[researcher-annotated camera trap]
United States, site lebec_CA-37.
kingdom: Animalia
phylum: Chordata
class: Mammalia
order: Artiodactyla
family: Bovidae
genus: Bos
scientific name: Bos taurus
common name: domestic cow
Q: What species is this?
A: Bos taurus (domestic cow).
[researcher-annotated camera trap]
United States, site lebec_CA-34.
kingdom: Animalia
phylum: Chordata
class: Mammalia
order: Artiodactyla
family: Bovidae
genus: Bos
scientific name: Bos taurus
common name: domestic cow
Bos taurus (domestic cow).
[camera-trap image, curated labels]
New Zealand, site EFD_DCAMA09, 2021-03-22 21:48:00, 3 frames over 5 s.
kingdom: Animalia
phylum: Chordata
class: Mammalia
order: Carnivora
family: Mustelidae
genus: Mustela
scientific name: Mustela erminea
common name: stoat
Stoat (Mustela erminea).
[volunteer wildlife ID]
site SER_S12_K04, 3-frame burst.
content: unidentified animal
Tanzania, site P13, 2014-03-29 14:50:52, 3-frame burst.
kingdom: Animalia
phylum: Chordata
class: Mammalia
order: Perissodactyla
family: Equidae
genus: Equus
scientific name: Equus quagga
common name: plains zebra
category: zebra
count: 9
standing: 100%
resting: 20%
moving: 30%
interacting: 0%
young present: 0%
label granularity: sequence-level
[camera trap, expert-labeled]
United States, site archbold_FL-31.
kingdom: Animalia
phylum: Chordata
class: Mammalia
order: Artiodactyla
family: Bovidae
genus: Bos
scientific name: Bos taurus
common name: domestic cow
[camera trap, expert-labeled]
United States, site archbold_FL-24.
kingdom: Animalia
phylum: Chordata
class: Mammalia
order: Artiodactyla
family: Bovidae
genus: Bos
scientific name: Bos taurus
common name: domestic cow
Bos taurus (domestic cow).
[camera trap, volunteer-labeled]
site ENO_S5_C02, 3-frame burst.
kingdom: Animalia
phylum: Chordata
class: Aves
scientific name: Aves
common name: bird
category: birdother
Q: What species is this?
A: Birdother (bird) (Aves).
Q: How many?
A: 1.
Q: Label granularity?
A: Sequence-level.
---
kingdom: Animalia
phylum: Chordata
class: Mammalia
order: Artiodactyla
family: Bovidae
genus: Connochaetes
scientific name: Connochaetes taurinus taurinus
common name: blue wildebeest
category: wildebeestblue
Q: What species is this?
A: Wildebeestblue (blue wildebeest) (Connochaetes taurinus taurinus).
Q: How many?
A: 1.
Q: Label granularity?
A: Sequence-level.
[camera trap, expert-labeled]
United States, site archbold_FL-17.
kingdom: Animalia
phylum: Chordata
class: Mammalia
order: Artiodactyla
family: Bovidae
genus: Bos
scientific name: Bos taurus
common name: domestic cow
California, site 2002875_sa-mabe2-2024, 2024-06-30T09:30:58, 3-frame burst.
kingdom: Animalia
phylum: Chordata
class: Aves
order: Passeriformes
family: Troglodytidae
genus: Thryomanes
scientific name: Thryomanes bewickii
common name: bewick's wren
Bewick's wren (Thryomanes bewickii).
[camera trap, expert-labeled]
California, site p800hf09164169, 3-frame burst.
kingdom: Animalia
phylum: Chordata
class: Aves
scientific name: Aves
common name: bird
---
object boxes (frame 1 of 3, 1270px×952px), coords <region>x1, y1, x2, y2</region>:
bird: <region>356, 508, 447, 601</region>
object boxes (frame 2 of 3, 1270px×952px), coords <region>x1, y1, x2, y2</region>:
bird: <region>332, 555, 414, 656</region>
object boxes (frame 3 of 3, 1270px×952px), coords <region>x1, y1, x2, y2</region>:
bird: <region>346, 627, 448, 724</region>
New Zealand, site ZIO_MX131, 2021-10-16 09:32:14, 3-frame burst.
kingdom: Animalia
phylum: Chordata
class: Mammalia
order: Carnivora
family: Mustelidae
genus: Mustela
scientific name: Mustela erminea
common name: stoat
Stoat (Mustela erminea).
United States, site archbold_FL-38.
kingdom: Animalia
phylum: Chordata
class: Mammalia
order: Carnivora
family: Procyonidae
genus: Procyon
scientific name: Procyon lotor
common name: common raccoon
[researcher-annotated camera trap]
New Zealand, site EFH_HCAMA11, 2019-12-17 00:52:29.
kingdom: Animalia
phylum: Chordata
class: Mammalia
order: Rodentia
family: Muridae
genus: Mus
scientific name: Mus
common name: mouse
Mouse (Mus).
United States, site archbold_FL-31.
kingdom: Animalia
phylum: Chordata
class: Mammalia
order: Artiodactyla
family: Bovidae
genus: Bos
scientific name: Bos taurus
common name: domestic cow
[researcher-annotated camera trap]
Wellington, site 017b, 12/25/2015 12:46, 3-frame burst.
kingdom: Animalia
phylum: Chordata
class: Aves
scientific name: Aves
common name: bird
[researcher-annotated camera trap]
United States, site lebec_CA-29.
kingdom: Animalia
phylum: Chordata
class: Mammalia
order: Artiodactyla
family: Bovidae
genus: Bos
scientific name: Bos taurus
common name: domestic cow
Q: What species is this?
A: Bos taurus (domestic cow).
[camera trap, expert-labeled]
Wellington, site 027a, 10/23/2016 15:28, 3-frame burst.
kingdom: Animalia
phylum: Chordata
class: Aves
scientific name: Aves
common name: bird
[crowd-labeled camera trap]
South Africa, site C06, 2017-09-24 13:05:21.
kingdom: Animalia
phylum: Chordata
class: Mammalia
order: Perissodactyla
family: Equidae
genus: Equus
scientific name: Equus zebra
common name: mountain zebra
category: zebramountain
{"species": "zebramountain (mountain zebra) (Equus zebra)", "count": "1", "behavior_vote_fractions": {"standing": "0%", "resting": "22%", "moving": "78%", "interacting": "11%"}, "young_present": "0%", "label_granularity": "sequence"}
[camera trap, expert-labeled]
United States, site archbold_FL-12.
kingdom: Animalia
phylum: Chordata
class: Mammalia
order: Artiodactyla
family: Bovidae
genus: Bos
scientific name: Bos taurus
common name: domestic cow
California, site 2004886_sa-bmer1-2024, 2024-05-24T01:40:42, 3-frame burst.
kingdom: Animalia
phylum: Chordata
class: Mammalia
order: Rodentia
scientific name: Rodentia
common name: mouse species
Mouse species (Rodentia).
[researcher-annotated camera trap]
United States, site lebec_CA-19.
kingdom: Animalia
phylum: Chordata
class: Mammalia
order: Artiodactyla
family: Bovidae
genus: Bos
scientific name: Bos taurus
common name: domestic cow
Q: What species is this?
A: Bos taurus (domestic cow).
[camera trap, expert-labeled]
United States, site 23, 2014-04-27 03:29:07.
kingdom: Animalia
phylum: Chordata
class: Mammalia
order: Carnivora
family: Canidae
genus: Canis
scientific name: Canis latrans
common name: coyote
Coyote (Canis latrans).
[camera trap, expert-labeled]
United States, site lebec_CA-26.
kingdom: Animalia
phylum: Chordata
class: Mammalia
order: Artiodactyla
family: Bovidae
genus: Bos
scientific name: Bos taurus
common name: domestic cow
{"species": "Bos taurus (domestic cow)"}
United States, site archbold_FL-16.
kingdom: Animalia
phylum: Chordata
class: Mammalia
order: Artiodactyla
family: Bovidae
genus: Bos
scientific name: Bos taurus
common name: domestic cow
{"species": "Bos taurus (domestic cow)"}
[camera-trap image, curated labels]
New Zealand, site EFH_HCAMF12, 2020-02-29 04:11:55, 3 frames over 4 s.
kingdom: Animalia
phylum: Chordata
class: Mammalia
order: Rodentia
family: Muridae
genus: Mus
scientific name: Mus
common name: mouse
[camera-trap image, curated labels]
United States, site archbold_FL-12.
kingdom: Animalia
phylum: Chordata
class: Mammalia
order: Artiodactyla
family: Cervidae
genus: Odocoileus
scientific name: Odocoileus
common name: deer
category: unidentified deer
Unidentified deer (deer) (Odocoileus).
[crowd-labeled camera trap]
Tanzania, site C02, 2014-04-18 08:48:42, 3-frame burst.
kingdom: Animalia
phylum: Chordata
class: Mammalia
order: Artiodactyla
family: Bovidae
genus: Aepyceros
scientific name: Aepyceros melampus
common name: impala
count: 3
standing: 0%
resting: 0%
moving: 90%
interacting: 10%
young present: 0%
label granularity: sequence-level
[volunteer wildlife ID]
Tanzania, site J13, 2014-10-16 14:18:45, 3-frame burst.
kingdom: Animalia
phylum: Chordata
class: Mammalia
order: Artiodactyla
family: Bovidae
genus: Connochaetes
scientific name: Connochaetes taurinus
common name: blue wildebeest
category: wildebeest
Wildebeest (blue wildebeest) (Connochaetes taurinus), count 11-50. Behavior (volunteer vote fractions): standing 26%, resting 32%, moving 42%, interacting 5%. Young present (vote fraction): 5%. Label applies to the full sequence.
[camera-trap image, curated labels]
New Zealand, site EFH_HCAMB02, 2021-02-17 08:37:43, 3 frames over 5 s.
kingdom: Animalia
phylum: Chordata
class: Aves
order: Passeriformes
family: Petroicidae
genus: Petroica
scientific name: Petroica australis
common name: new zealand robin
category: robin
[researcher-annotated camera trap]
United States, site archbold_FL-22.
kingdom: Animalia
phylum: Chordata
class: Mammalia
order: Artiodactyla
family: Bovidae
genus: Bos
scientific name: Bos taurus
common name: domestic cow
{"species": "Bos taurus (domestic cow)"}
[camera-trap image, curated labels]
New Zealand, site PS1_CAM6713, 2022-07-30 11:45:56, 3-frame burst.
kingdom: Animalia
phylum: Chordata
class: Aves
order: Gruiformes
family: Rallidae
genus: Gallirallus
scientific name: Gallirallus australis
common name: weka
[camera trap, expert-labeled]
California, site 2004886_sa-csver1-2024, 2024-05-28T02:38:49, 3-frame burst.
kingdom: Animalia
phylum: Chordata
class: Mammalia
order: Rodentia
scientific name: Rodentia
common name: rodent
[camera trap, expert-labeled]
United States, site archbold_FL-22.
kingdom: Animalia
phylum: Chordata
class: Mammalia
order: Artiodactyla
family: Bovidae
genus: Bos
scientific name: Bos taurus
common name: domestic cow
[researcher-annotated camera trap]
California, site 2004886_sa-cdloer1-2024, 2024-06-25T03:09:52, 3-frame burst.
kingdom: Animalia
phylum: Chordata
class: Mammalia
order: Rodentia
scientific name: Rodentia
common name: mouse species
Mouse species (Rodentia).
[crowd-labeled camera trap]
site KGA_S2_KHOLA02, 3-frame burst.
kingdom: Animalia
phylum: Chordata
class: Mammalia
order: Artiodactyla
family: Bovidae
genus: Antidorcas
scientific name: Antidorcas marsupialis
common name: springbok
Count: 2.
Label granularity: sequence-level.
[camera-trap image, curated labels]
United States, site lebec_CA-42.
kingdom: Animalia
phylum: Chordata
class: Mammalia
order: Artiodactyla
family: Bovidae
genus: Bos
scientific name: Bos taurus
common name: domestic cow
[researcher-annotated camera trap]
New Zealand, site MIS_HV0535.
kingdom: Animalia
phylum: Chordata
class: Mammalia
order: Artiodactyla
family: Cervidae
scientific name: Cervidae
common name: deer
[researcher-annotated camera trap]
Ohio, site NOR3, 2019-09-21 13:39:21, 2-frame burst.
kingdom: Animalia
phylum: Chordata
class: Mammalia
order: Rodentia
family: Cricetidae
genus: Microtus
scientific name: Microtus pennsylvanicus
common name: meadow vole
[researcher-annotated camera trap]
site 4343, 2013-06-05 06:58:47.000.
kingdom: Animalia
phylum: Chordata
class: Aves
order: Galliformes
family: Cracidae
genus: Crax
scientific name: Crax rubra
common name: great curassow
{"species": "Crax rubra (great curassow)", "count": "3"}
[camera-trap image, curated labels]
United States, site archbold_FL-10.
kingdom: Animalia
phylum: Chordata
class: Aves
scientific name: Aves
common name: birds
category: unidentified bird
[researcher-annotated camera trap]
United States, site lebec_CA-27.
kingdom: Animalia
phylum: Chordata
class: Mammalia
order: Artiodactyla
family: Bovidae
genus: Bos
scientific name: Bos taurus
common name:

★ ★ ★

Required work:
Your answer must be every line from the listing above that holds the string "California".

Answer below:
California, site 2002875_sa-mabe2-2024, 2024-06-30T09:30:58, 3-frame burst.
California, site p800hf09164169, 3-frame burst.
California, site 2004886_sa-bmer1-2024, 2024-05-24T01:40:42, 3-frame burst.
California, site 2004886_sa-csver1-2024, 2024-05-28T02:38:49, 3-frame burst.
California, site 2004886_sa-cdloer1-2024, 2024-06-25T03:09:52, 3-frame burst.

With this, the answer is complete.